The validated structural model indicates that self-efficacy directly enhances both English proficiency and academic achievement, and Blackboard use directly improves English proficiency and achievement. English proficiency exerts a strong direct effect on achievement and partially mediates the effects of self-efficacy and Blackboard on achievement, highlighting language proficiency as a key conduit linking motivational beliefs and technology use to broader academic outcomes. These results reinforce theoretical expectations from Social Cognitive Theory (role of self-efficacy) and TPACK (effective technology integration), and align with prior evidence that technology-supported, interactive learning environments can boost engagement, skills development, and performance. The findings also acknowledge nuance from the literature: the efficacy of Blackboard depends on factors such as digital literacy, instructional design quality, and teacher engagement, and the self-efficacy–proficiency link may be moderated by context, learner characteristics, and specific language skills assessed. Practically, the results suggest that fostering self-efficacy through scaffolded, feedback-rich, collaborative, and authentic tasks, alongside purposeful integration of Blackboard for communication, collaboration, and access to diverse resources, can synergistically elevate English proficiency and academic success. The predictive analyses demonstrate that a substantial portion of achievement variance (≈65%) is captured by the triad of self-efficacy, English proficiency, and Blackboard use, underscoring their combined educational relevance.

Conclusion

The study proposes and validates an integrated structural model linking self-efficacy, Blackboard-mediated technology integration, English proficiency, and academic achievement among Saudi EFL students. The model evidences strong fit and reveals significant direct and indirect pathways: self-efficacy and Blackboard use both bolster English proficiency and achievement, with English proficiency serving as a partial mediator to achievement. These contributions advance understanding of how motivational and technological factors interact to drive outcomes in technology-enhanced EFL contexts.
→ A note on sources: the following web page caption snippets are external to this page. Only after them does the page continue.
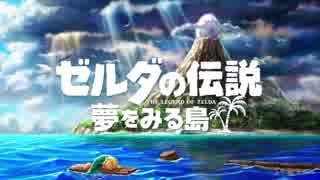 【実況】ゼルダファンが夢島ダイレクト見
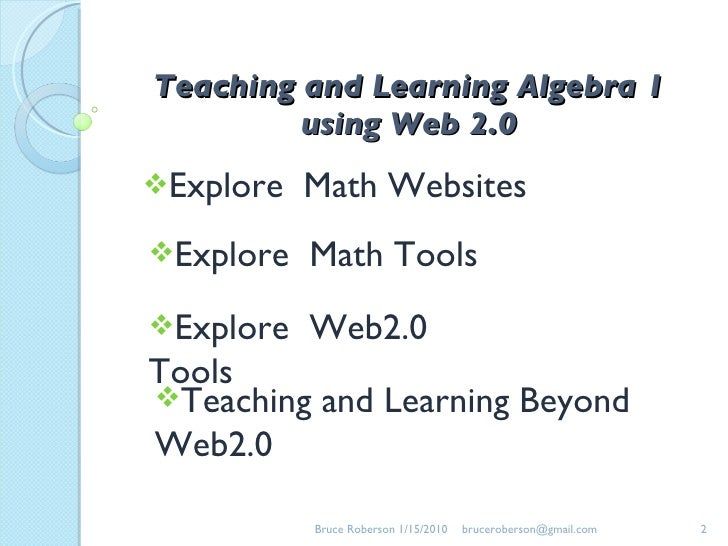effectiveness of interactive online algebra learning tools Dreambox learning math is an effective, completely individualized online math curriculum, made highly engaging so children will be motivated to play and learn makes math lessons fun and interactive to engage and motivate kids.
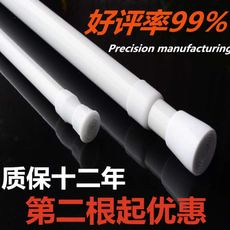 White paint telescopic rod curtain shower curtain rod free punching free installation clothes rod doll machine door curtain half curtain straight rod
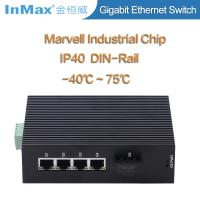 Buy cheap 5 port gigabit industrial fiber network Switch for security monitoring from wholesalers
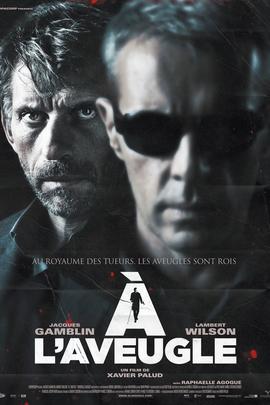 盲人( 2012 )
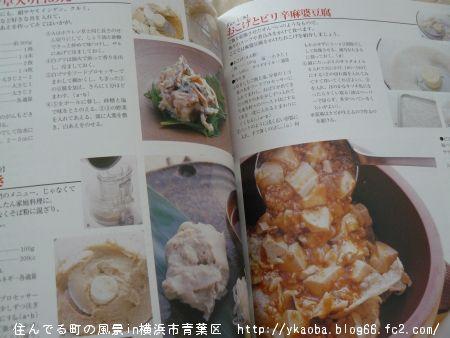 200708shirokuro02.jpg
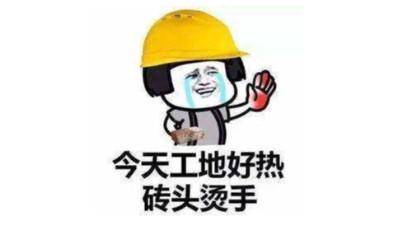 """还未出""""梅"""",即已入""""伏""""--四川国晋消防"""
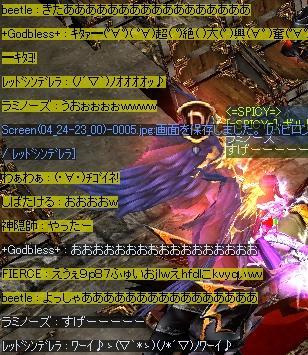 f0233667_1182187.jpg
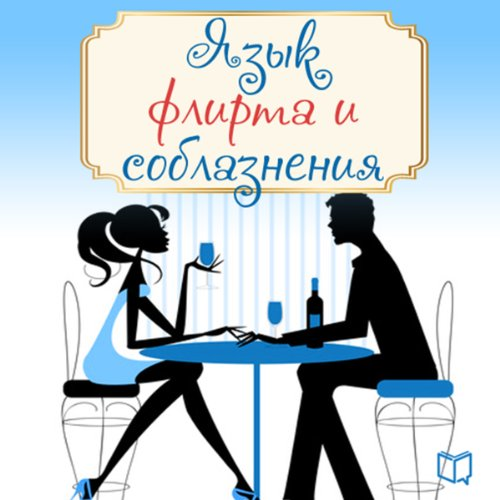 The Language of Flirting (Russian Edition) audiobook cover art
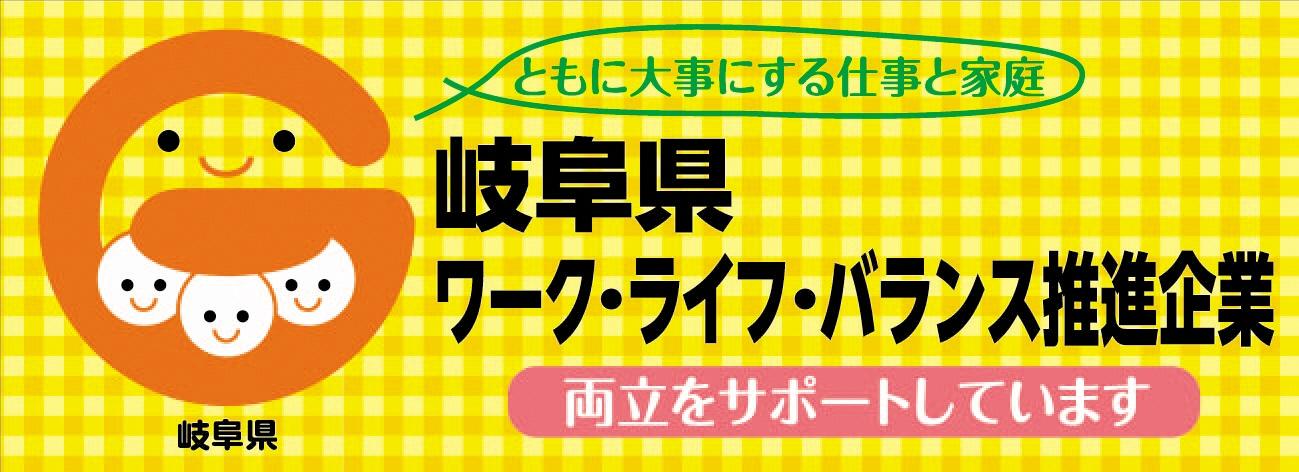 岐阜県ワークライフバランス推進企業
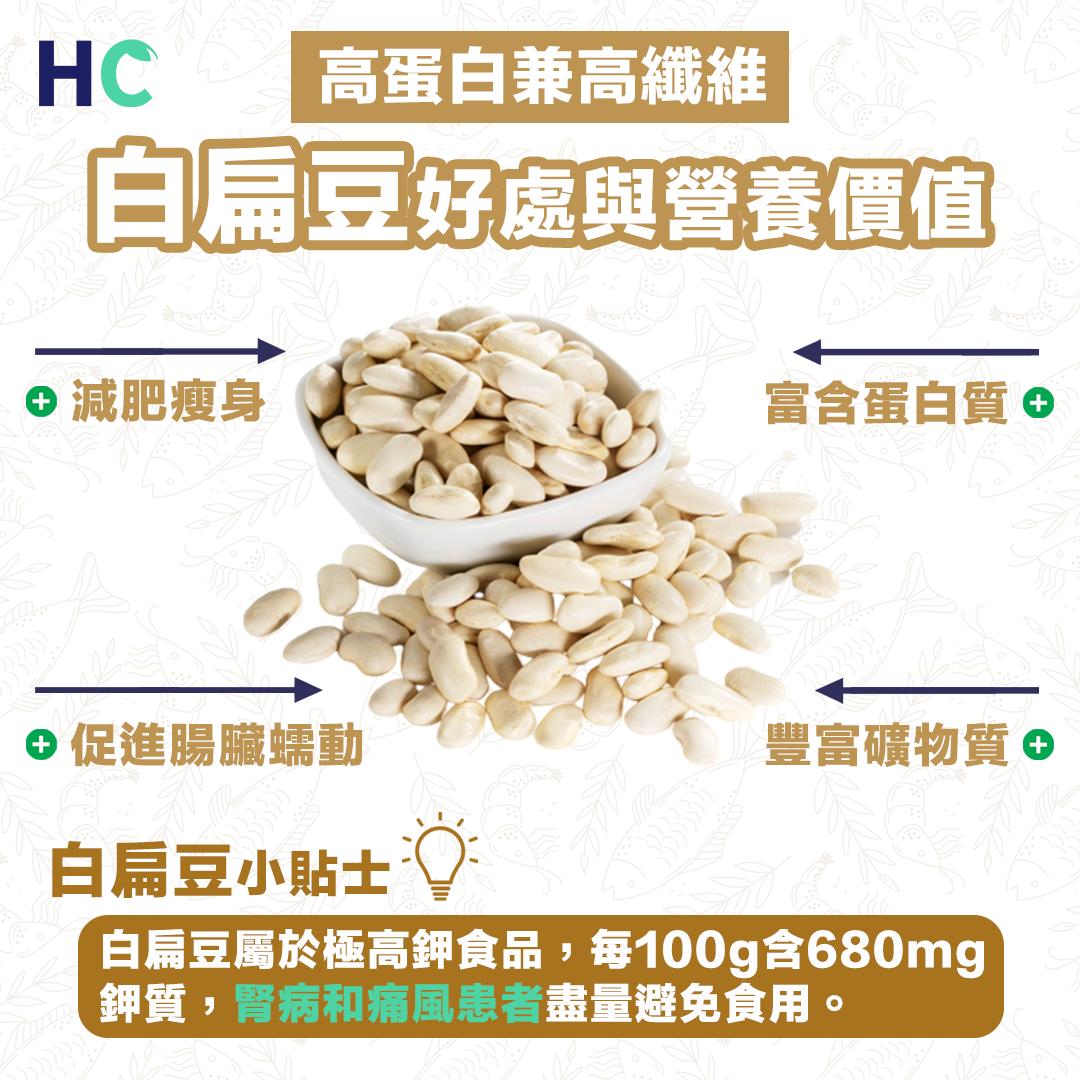 【營養食物】白扁豆好處與營養價值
Future research should test the model across broader and more diverse samples and contexts, incorporate additional variables (e.g., instructional quality, digital literacy, learning strategies, teacher factors), and include objective proficiency and performance measures to triangulate self-reports and refine causal inferences.

Limitations

Generalizability is limited by a single-country context and a sample of 590 students; future studies should use larger, more diverse samples across regions and institutions. The reliance on self-report instruments for self-efficacy, Blackboard use, and perceived English proficiency introduces potential bias; incorporating objective assessments, observations, and performance data is recommended. Contextual and cultural factors specific to Saudi Arabia may moderate relationships, warranting comparative cross-context validation.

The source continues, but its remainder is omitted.